What causes hesitance to have a COVID-19 vaccine conversation with patients?
Teviah Sachs, MD, MPH, chief of the section of Surgical Oncology at BMC, was recently in that position. In the video above and in conversation with HealthCity, he admits to how challenging it feels in the context of a clinic appointment to advocate for COVID-19 vaccines with unvaccinated patients. First, there's limited time with a patient and, in an appointment specifically to discuss surgical options for diagnosing and treating cancer, that time is essential. Second, there's the issue of trust.
"You may be worried that it might harm your relationship with your patient," Sachs says in the video, speaking to other clinicians who have concerns about raising the vaccine conversation. "It might make it harder for you to treat them for the problem for which they are presenting."
When one of Sachs' patients he had been treating for years showed up to their appointment, and BMC's medical record system alerted him that she was unvaccinated against COVID-19, Sachs says he was hesitant to address it at first. Still, he recalled an internal video that was shared among staff at BMC, giving tips for how to speak with your patients about COVID-19 vaccination.
Watch the 'Engaging with patients about the COVID-19 vaccination' video:
In the video, BMC experts Thea James, MD, vice president of Mission; Cassandra Pierre, MD, MPH associate hospital epidemiologist; and Sheila Chapman, MD, a primary care physician discuss how these conversations are crucial for equitable vaccine distribution and meeting patients were they are with open, empathetic dialogue.

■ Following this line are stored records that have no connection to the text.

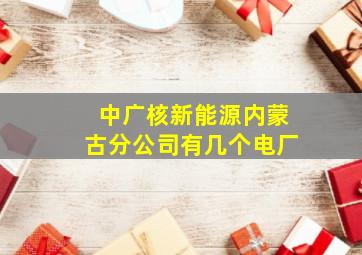 中广核新能源内蒙古分公司有几个电厂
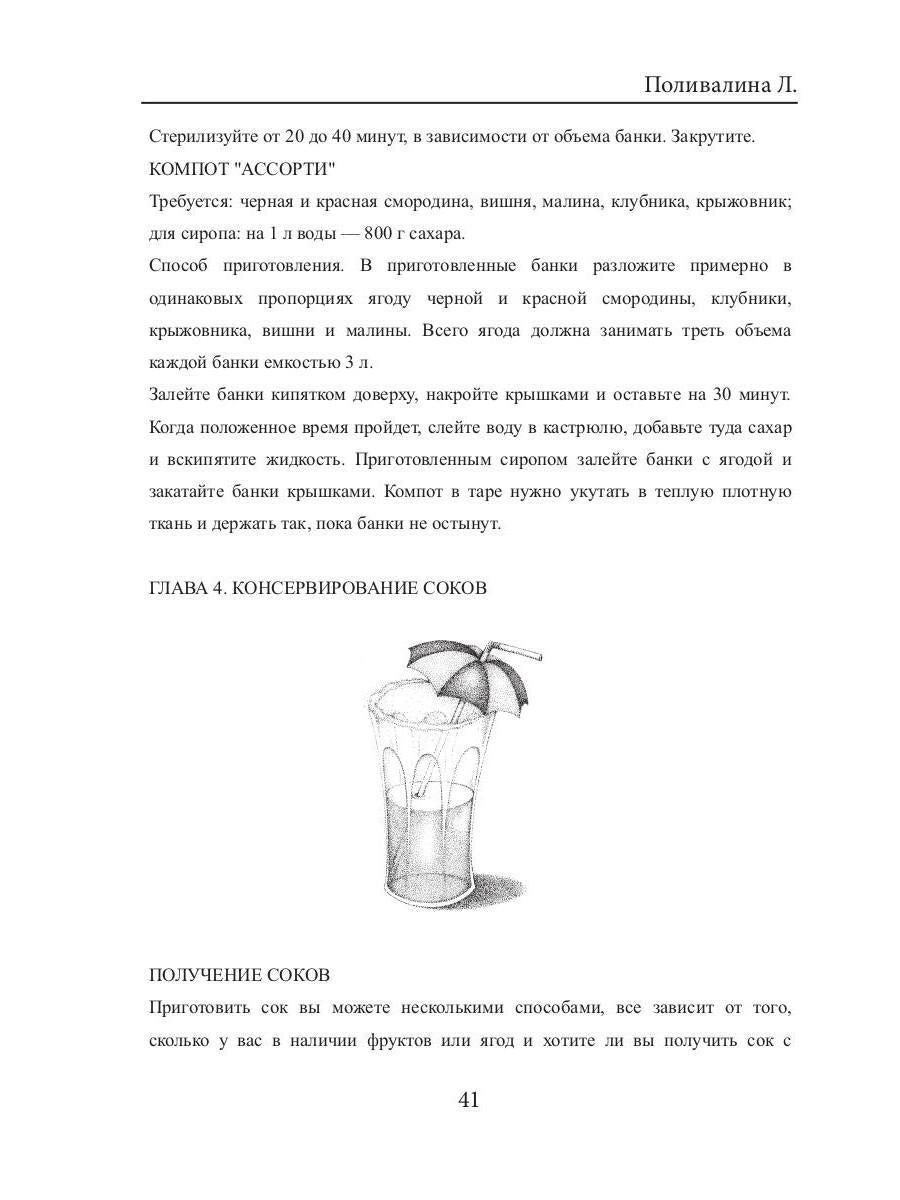 Поливалина Л.

Стерилизуйте от 20 до 40 минут, в зависимости от объема банки. Закрутите.

КОМПОТ "АССОРТИ"

Требуется: черная и красная смородина, вишня, малина, клубника, крыжовник; для сиропа: на 1 л воды — 800 г сахара.

Способ приготовления. В приготовленные банки разложите примерно в одинаковых пропорциях ягоду черной и красной смородины, клубники, крыжовника, вишни и малины. Всего ягода должна занимать треть объема каждой банки емкостью 3 л.

Залейте банки кипятком доверху, накройте крышками и оставьте на 30 минут. Когда положенное время пройдет, слейте воду в кастрюлю, добавьте туда сахар и вскипятите жидкость. Приготовленным сиропом залейте банки с ягодой и закатайте банки крышками. Компот в таре нужно укутать в теплую плотную ткань и держать так, пока банки не остынут.

ГЛАВА 4. КОНСЕРВИРОВАНИЕ СОКОВ

ПОЛУЧЕНИЕ СОКОВ

Приготовить сок вы можете несколькими способами, все зависит от того, сколько у вас в наличии фруктов или ягод и хотите ли вы получить сок с

41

Ultimately, Sachs overcame his hesitancy and used that advice to open an honest conversation with his patient about her vaccine concerns. And in that conversation, Sachs says, his patient raised many worries that the video addressed.
"She told me very clearly and plainly what she was worried about with the vaccine," Sachs says.
According to BMC experts, common concerns center on fears about long-term effects, the speed of the vaccine development, and generational trauma for people of color whose ancestors were abused by medical research (in such events as the U.S. Public Health Service Syphilis Study at Tuskegee and with Henrietta Lacks).
Sachs and his patient, as well as her daughter who was escorting her to the appointment, had a conversation addressing her concerns, where Sachs was able to share his own concerns about how COVID-19 infection would affect her specifically.
"We're all very busy, but our patients especially are vulnerable. And we owe it to them to really make this a priority," Sachs says.
Ultimately, both his patient and her daughter decided to get the first dose of the COVID-19 vaccine that day. It was confirmed to Sachs via his patient's medical record.
Sachs now, despite his own initial hesitancy, advocates for clinicians to speak with patients about their specific vaccination concerns.
"As a provider, we not only have to concern ourselves with the problem for which our patients are presenting but also be advocates for preventative medicine," Sachs says. "And one of the most important things we can do for our patients these days is to educate them and hopefully help them obtain the COVID-19 vaccine."